All the best, Bjoern
On 14 November 2013 18:05, rupert THURNER rupert.thurner@gmail.com wrote:
Where are you located if i may ask? Would sending an usb key via snail mail be a viable update option?
Rupert
Am 14.11.2013 13:40 schrieb "Bjoern Hassler" bjohas+mw@gmail.com:
Hi Rupert,
Yes, ZIM is definitely one possibility, and definitely something we would like to explore. We would like to be able to provide our resource on a memory stick, and ZIM could work well for that.
There are two potential drawbacks:
(1) ZIM requires the reader software to read the file, so in some circumstances, a plain html version might be the best way.
(2) Emmanuel mentions that incremental ZIM updates are on the roadmap. For us, that's a very important feature, because we are dealing with low bandwidth - high cost connections. So we have to be able to create incremental updates.
So for now, we'd would probably be best off with ZIM as well as plain html.
Does the ZIM process create a stand-alone html version first, that is usable? That would be interesting.
Emmanuel has offered to create a ZIM file for us, and I am checking with our computing service at the moment whether we can run npm and nodejs on our server.
Bjoern
On 14 November 2013 11:58, rupert THURNER rupert.thurner@gmail.com wrote:
Is a zim file acceptable as well?
Am 14.11.2013 10:50 schrieb "Bjoern Hassler" bjohas+mw@gmail.com:
Hello!
What script would you recommend to create a static offline version of a mediawiki? (Perhaps with and without parsoid?)
I've been looking for a good solution for ages, and have experimented with a few things. Here's what we currently do. It's not perfect, and really a bit too cumbersome, but it works as a proof of concept.
To illustrate: E.g. one of our wiki pages is here:
http://orbit.educ.cam.ac.uk/wiki/OER4Schools/What_is_interactive_teaching
We have a "mirror" script, that uses the API to generate an HTML version of a wiki page (which is then 'wrapped' in a basic menu):
http://orbit.educ.cam.ac.uk/orbit_mirror/index.php?page=OER4Schools/What_is_...
(Some log info printed at the bottom of the page, which will provide some hints as to what is going on.)
The resulting page is as low-bandwidth as possible (which is one of our use cases). The original idea with the mirror php script was that you could run it on your own server: It only requests pages if they have changed, and keeps a cache, which allows viewing pages if your server has no connectivity. (You could of course use a cache anyway, and there's advantages/disadvantages compared to this more explicit caching method.) The script rewrites urls so that normal page links stay within the mirror, but links for editing and history point back at the wiki (see tabs along the top of the page).
The mirror script also produces (and caches) a static web page, see here:
http://orbit.educ.cam.ac.uk/orbit_mirror/site/OER4Schools%252FHow_to_run_wor...

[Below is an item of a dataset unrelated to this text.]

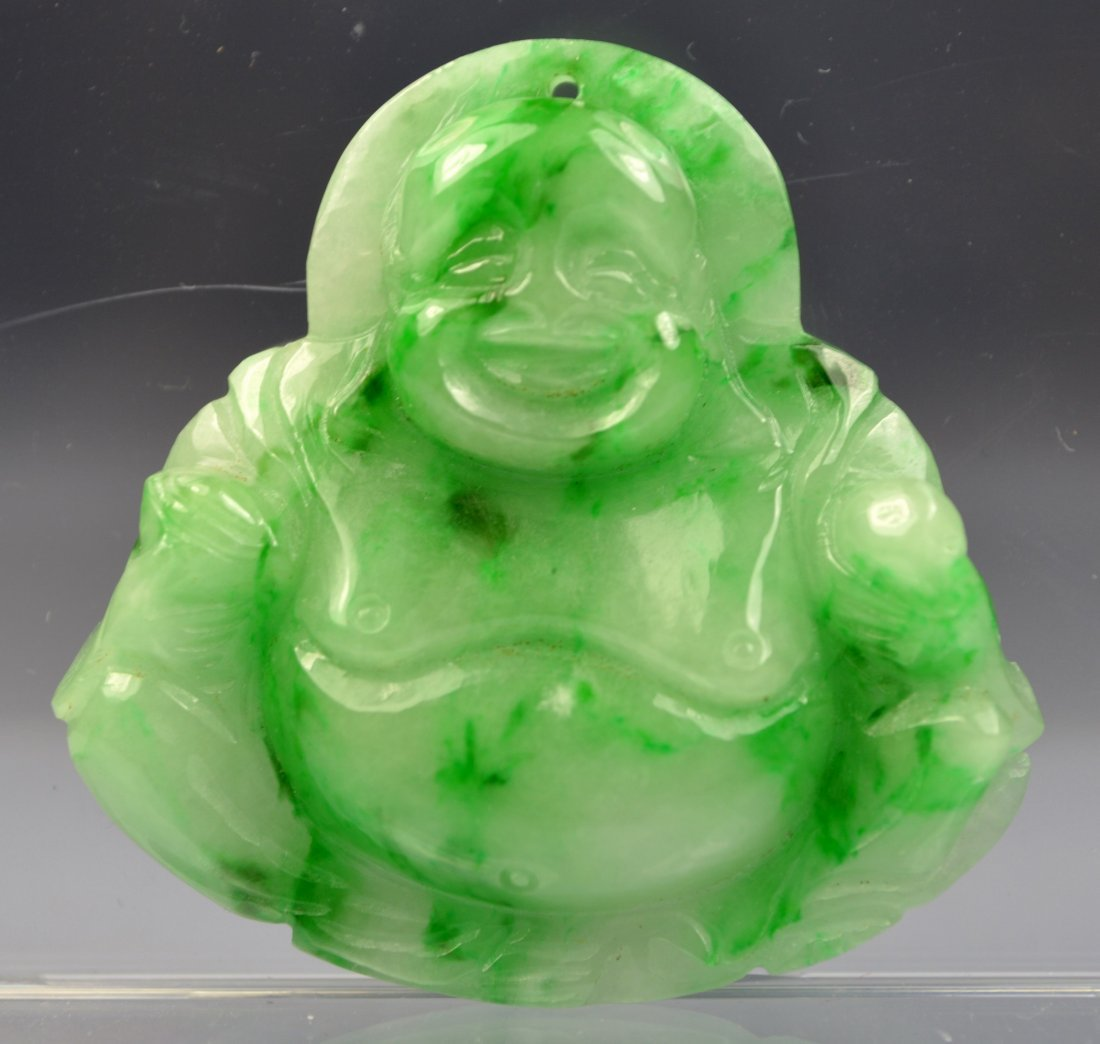 CHINESE GREEN JADE CARVED BUDDHA AMULET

Assuming that you've run a wget across the mirror, then the site will be completely mirrored in '/site'. You can then tar up '/site' and distribute it alongside your w/images directory, and you have a static copy, or use rsync to incrementally update '/site' and w/images on another server.
There's also a api-based process, that can work out which pages have changes, and refreshes the mirror accordingly.

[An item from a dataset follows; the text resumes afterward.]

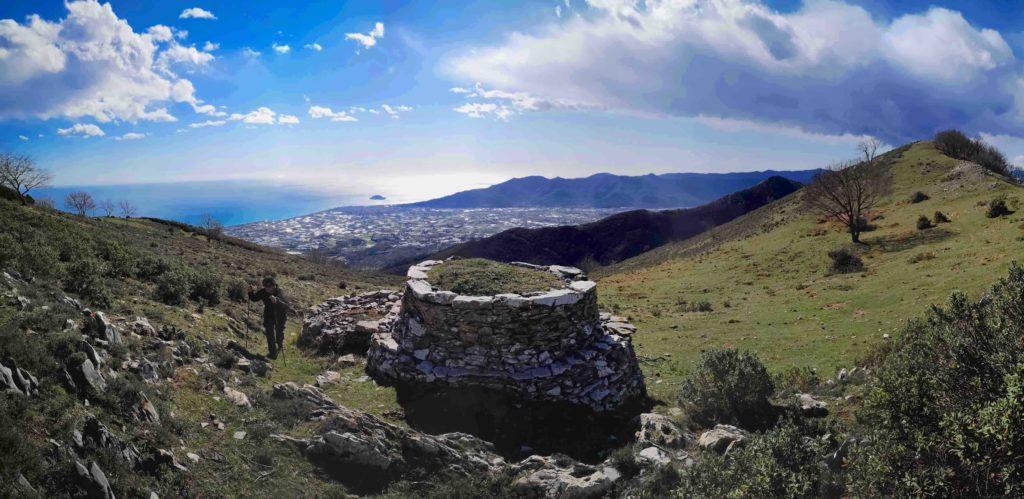 Vista della piana di Albenga dalla casella doppia sul Monte Acuto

Most of what I am using is in the mediawiki software already (i.e. API->html), and it would be great to have a solution like this, that could generate an offline site on the fly. Perhaps one could add another export format to the API, and then an extension could generate the offline site and keep it up to date as pages on the main wiki are changing. Does this make sense? Would anybody be up for collaborating on implementing this? Are there better things in the pipeline?
I can see why you perhaps wouldn't want it for one of the major wikimedia sites, or why it might be inefficient somehow. But for our use cases, for a small-ish wiki, with a set of poorly connected users across the digital divide, it would be fantastic.
So - what are your solutions for creating a static offline copy of a mediawiki?